Start of TEXT PROVIDED

Shin et al.’s (2007) findings and conclusions are striking and influential in the fields of developmental psychology, educational psychology, evolutionary psychology, and metacognition. According to Google Scholar (June 11, 2025), their study has been cited over 200 times. Furthermore, their findings are widely discussed in dozens of textbooks (e.g., Bjorklund, 2020; Dunlosky & Metcalfe, 2008; Smith & Hart, 2022) and taught in many developmental and educational psychology courses. However, their findings have never been subjected to a formal replication test. This combination of enduring influence and the absence of direct replication motivated us to conduct the first replication attempt.
The current research also aimed to explore the mechanisms underlying the positive relation between overconfidence levels and performance changes observed by Shin et al. (2007). Two possible explanations are available to account for this positive relation. The first is the adaptive-benefit hypothesis, proposed by Shin et al., asserting that overconfidence makes children persist at tasks longer and improves their performance through practice and engagement. Another possible explanation is a methodological-artifact hypothesis, which conjectures that this positive relation is just an artifact induced by participant-selection bias and regression to the mean (RTM; Galton, 1886).

End of TEXT PROVIDED

*PROBLEMS TO WORK ON*:
1. In the passage about replicating Shin et al. (2007), how many citations does Google Scholar show for their study as of June 11, 2025?
2. Please resume the passage about replicating Shin et al. (2007), starting after its final sentence.

Start of RECORDED DATA

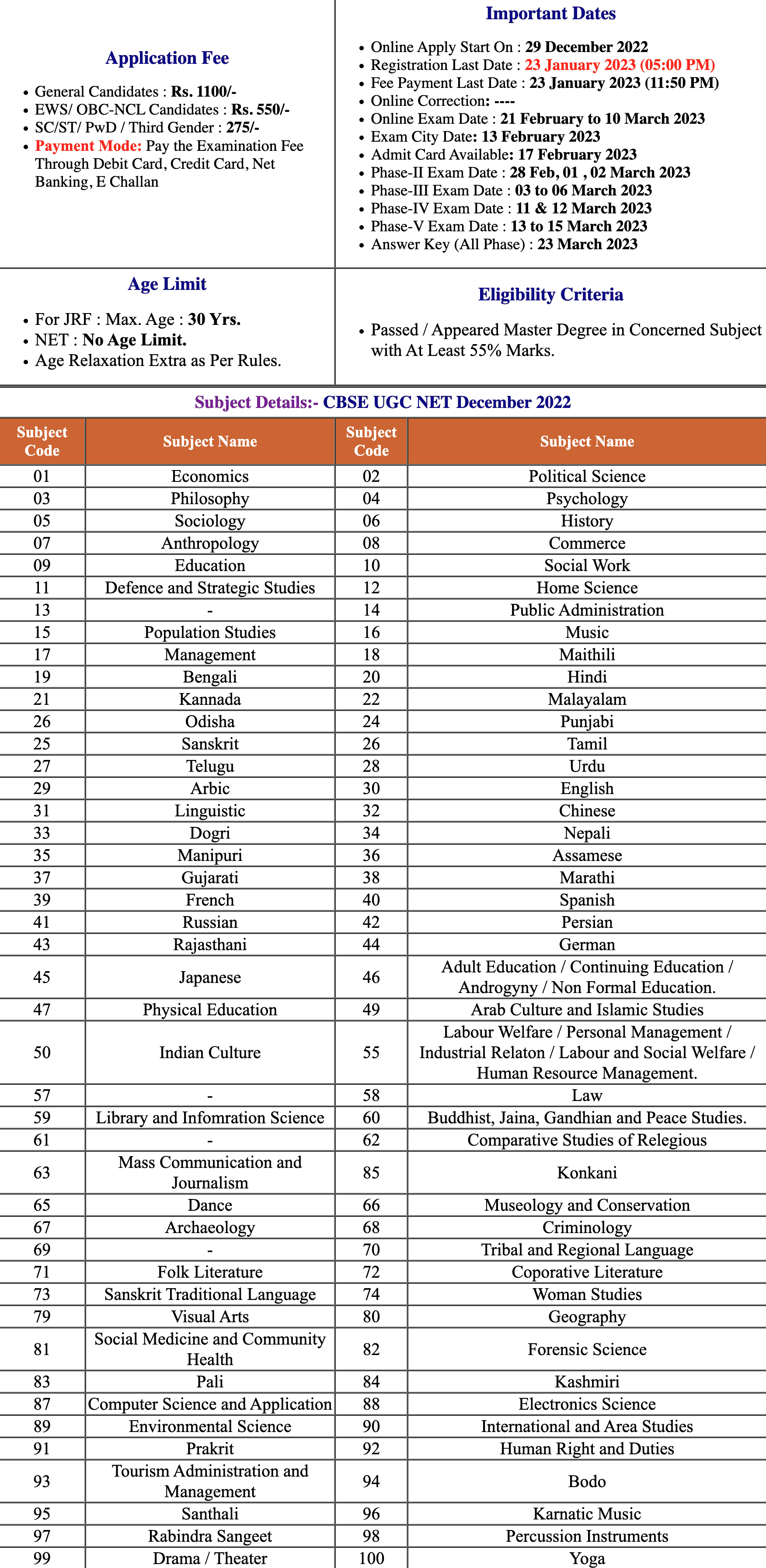 Application Fee

- General Candidates : Rs. 1100/-
- EWS/ OBC-NCL Candidates : Rs. 550/-
- SC/ST/ PwD / Third Gender : 275/-
- Payment Mode: Pay the Examination Fee Through Debit Card, Credit Card, Net Banking, E Challan

Important Dates

- Online Apply Start On : 29 December 2022
- Registration Last Date : 23 January 2023 (05:00 PM)
- Fee Payment Last Date : 23 January 2023 (11:50 PM)
- Online Correction: ----
- Online Exam Date : 21 February to 10 March 2023
- Exam City Date: 13 February 2023
- Admit Card Available: 17 February 2023
- Phase-II Exam Date : 28 Feb, 01 , 02 March 2023
- Phase-III Exam Date : 03 to 06 March 2023
- Phase-IV Exam Date : 11 & 12 March 2023
- Phase-V Exam Date : 13 to 15 March 2023
- Answer Key (All Phase) : 23 March 2023

Age Limit

- For JRF : Max. Age : 30 Yrs.
- NET : No Age Limit.
- Age Relaxation Extra as Per Rules.

Eligibility Criteria

- Passed / Appeared Master Degree in Concerned Subject with At Least 55% Marks.

Subject Details:- CBSE UGC NET December 2022

| Subject Code | Subject Name | Subject Code | Subject Name |
|---|---|---|---|
| 01 | Economics | 02 | Political Science |
| 03 | Philosophy | 04 | Psychology |
| 05 | Sociology | 06 | History |
| 07 | Anthropology | 08 | Commerce |
| 09 | Education | 10 | Social Work |
| 11 | Defence and Strategic Studies | 12 | Home Science |
| 13 | - | 14 | Public Administration |
| 15 | Population Studies | 16 | Music |
| 17 | Management | 18 | Maithili |
| 19 | Bengali | 20 | Hindi |
| 21 | Kannada | 22 | Malayalam |
| 26 | Odisha | 24 | Punjabi |
| 25 | Sanskrit | 26 | Tamil |
| 27 | Telugu | 28 | Urdu |
| 29 | Arbic | 30 | English |
| 31 | Linguistic | 32 | Chinese |
| 33 | Dogri | 34 | Nepali |
| 35 | Manipuri | 36 | Assamese |
| 37 | Gujarati | 38 | Marathi |
| 39 | French | 40 | Spanish |
| 41 | Russian | 42 | Persian |
| 43 | Rajasthani | 44 | German |
| 45 | Japanese | 46 | Adult Education / Continuing Education / Androgyny / Non Formal Education. |
| 47 | Physical Education | 49 | Arab Culture and Islamic Studies |
| 50 | Indian Culture | 55 | Labour Welfare / Personal Management / Industrial Relaton / Labour and Social Welfare / Human Resource Management. |
| 57 | - | 58 | Law |
| 59 | Library and Infomration Science | 60 | Buddhist, Jaina, Gandhian and Peace Studies. |
| 61 | - | 62 | Comparative Studies of Relegious |
| 63 | Mass Communication and Journalism | 85 | Konkani |
| 65 | Dance | 66 | Museology and Conservation |
| 67 | Archaeology | 68 | Criminology |
| 69 | - | 70 | Tribal and Regional Language |
| 71 | Folk Literature | 72 | Coporative Literature |
| 73 | Sanskrit Traditional Language | 74 | Woman Studies |
| 79 | Visual Arts | 80 | Geography |
| 81 | Social Medicine and Community Health | 82 | Forensic Science |
| 83 | Pali | 84 | Kashmiri |
| 87 | Computer Science and Application | 88 | Electronics Science |
| 89 | Environmental Science | 90 | International and Area Studies |
| 91 | Prakrit | 92 | Human Right and Duties |
| 93 | Tourism Administration and Management | 94 | Bodo |
| 95 | Santhali | 96 | Karnatic Music |
| 97 | Rabindra Sangeet | 98 | Percussion Instruments |
| 99 | Drama / Theater | 100 | Yoga |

End of RECORDED DATA

*ANSWERS PER TASK*:
1. Over 200.

2.
RTM refers to the phenomenon that extreme scores at a prior measurement tend to approach the mean at a subsequent measurement whenever the measurement tool is not perfectly reliable (Campbell & Kenny, 2002; Farmus et al., 2019; Hsu, 1995; Shanks, 2017; Yu & Chen, 2015), which is always true in psychology research (Hedge et al., 2018; Shepperd et al., 2015). In the study by Shin et al. (2007), repeatedly measuring recall across multiple lists creates a risk that RTM may confound measures of performance changes, with those scoring higher in initial lists tending to score lower in later ones and those scoring lower in initial lists tending to score higher in later ones. Furthermore, it is well known that overconfidence scores (prediction scores − performance scores) are strongly and negatively affected by performance scores (Nelson, 1984; Zhao & Linderholm, 2008): That is, the lower a given participant’s performance score, the greater the calculated overconfidence score. Hence, in Shin et al.’s (2007) study, participants with low initial recall in Lists 1 and 2 were more likely to be assigned to the HO group, and those with high initial recall were more likely to be assigned to the LO group, leading to a severe participant-selection bias. Indeed, Shin et al. observed that recall in Lists 1 and 2 was numerically lower in the HO group (M = .31) than in the LO group (M = .37).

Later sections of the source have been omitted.